** Opening Input data block **

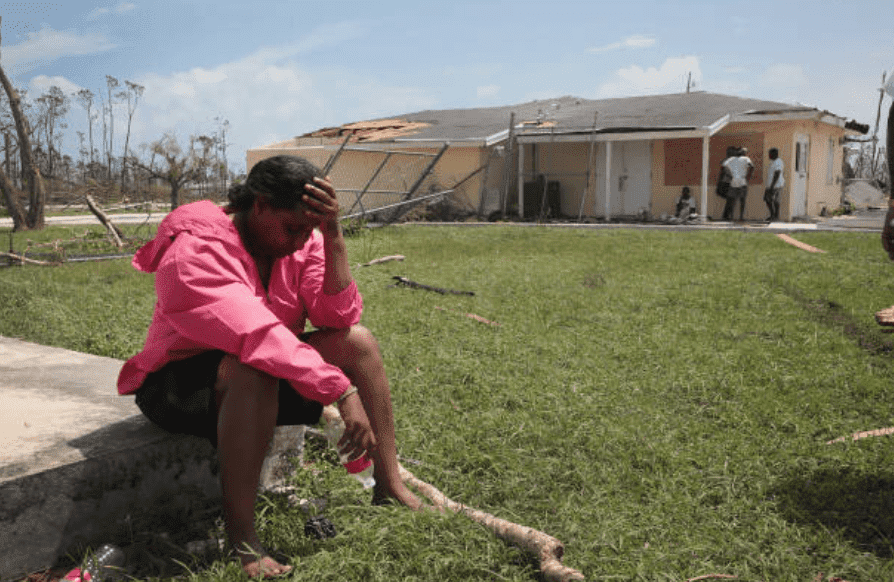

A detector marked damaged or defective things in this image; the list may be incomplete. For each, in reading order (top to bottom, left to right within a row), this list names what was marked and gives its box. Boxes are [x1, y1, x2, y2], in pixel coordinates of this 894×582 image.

damaged house [247, 92, 868, 222]
torn roofing [298, 92, 856, 146]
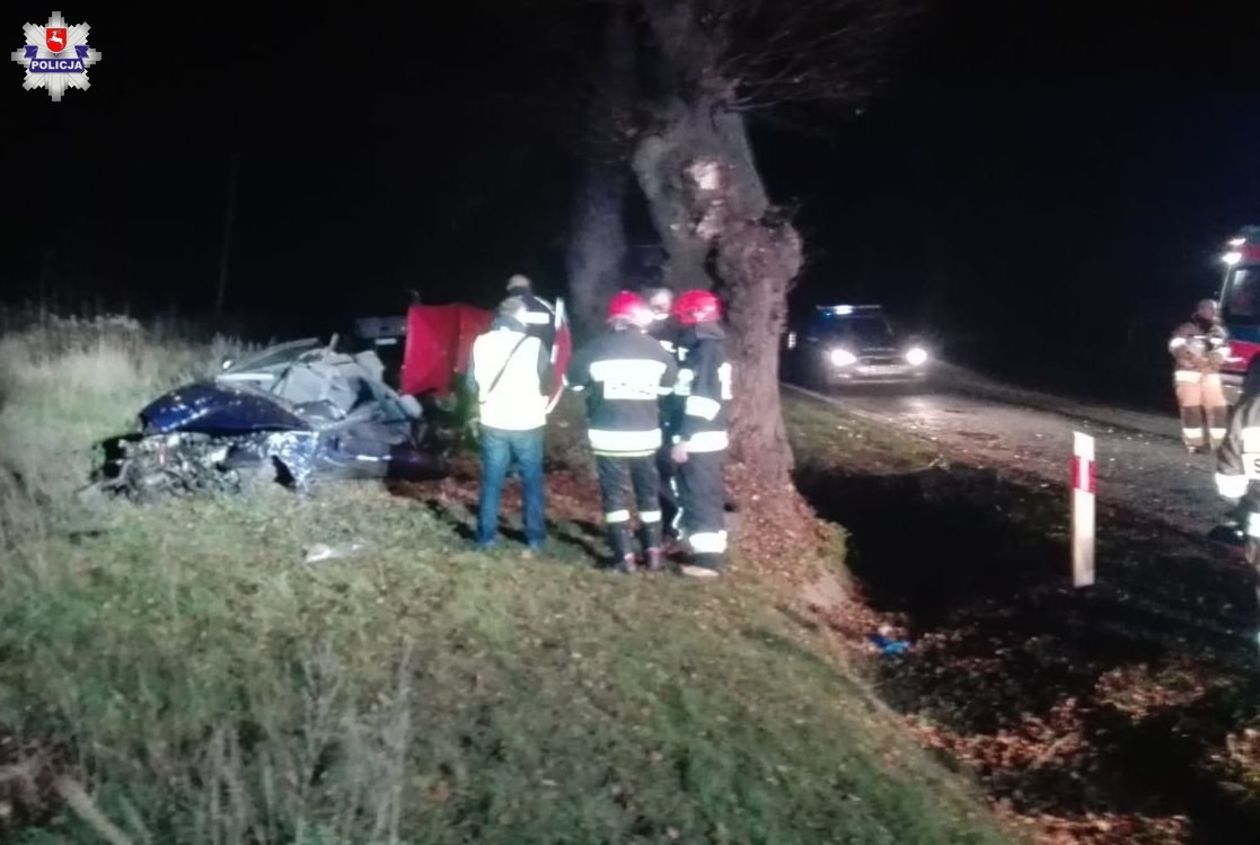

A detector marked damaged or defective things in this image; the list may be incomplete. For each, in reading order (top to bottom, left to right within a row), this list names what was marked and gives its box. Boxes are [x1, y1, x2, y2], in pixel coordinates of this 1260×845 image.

severely damaged blue car [96, 336, 450, 494]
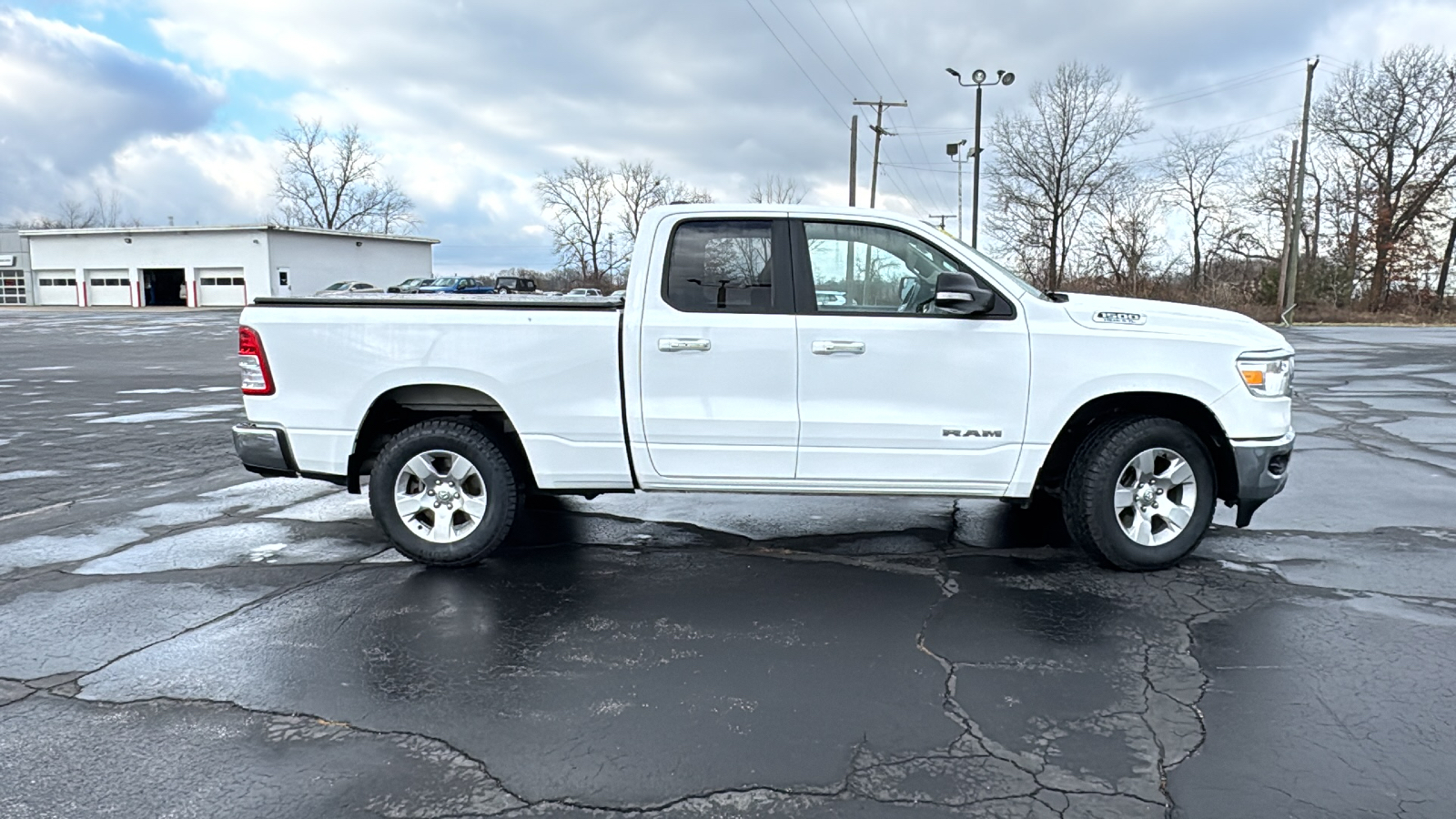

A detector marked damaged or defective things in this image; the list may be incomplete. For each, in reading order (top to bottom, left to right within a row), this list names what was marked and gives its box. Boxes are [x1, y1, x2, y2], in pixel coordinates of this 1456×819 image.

cracked pavement [3, 308, 1456, 810]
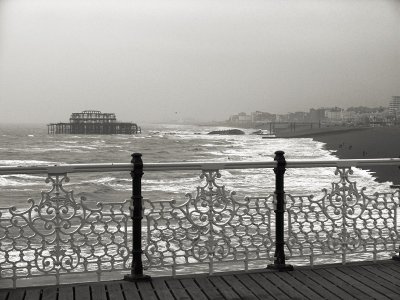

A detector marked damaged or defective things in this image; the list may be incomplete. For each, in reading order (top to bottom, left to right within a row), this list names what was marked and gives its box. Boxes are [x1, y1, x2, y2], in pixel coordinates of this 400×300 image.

rusted pier structure [47, 110, 141, 134]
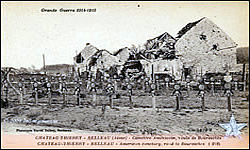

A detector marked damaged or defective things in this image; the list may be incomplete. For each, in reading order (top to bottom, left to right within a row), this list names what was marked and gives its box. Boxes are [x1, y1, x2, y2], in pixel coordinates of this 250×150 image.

damaged wall [175, 17, 239, 77]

** Closing Input data block **

**Goal of the exercise:**
Print the whole listing again exactly, please. No pictures.

**Written answer:**
A detector marked damaged or defective things in this image; the list may be incomplete. For each, in reading order (top to bottom, left to right within a row), this list names what was marked and gives its box. Boxes are [x1, y1, x2, y2], in pixel coordinates of this 894×582 image.

damaged house [247, 92, 868, 222]
torn roofing [298, 92, 856, 146]

A detector marked damaged or defective things in this image; the list may be incomplete. For each, in reading order (top to bottom, left to right within a row), this list names what was marked and gives its box. Boxes are [x1, y1, x2, y2], in pixel coordinates of this 1260×845 image.

severely damaged blue car [96, 336, 450, 494]

A detector marked damaged or defective things in this image; the list may be incomplete. For each, in reading order (top to bottom, left to right within a row), this list names what was marked and gives its box. Boxes are [x1, y1, x2, y2], in pixel coordinates of this 1456×819 image.

cracked pavement [3, 308, 1456, 810]

A detector marked damaged or defective things in this image; the list may be incomplete. For each, in reading order (top to bottom, left to right within a row), this list names what was marked and gives its box. Boxes are [x1, y1, x2, y2], in pixel coordinates of this 400×300 image.

rusted pier structure [47, 110, 141, 134]

A detector marked damaged or defective things in this image; the list may be incomplete. For each, in reading order (top to bottom, left to right within a row), this list names what was marked and gives its box. Boxes are [x1, y1, x2, y2], in pixel coordinates of this 250×150 image.

damaged wall [175, 17, 239, 77]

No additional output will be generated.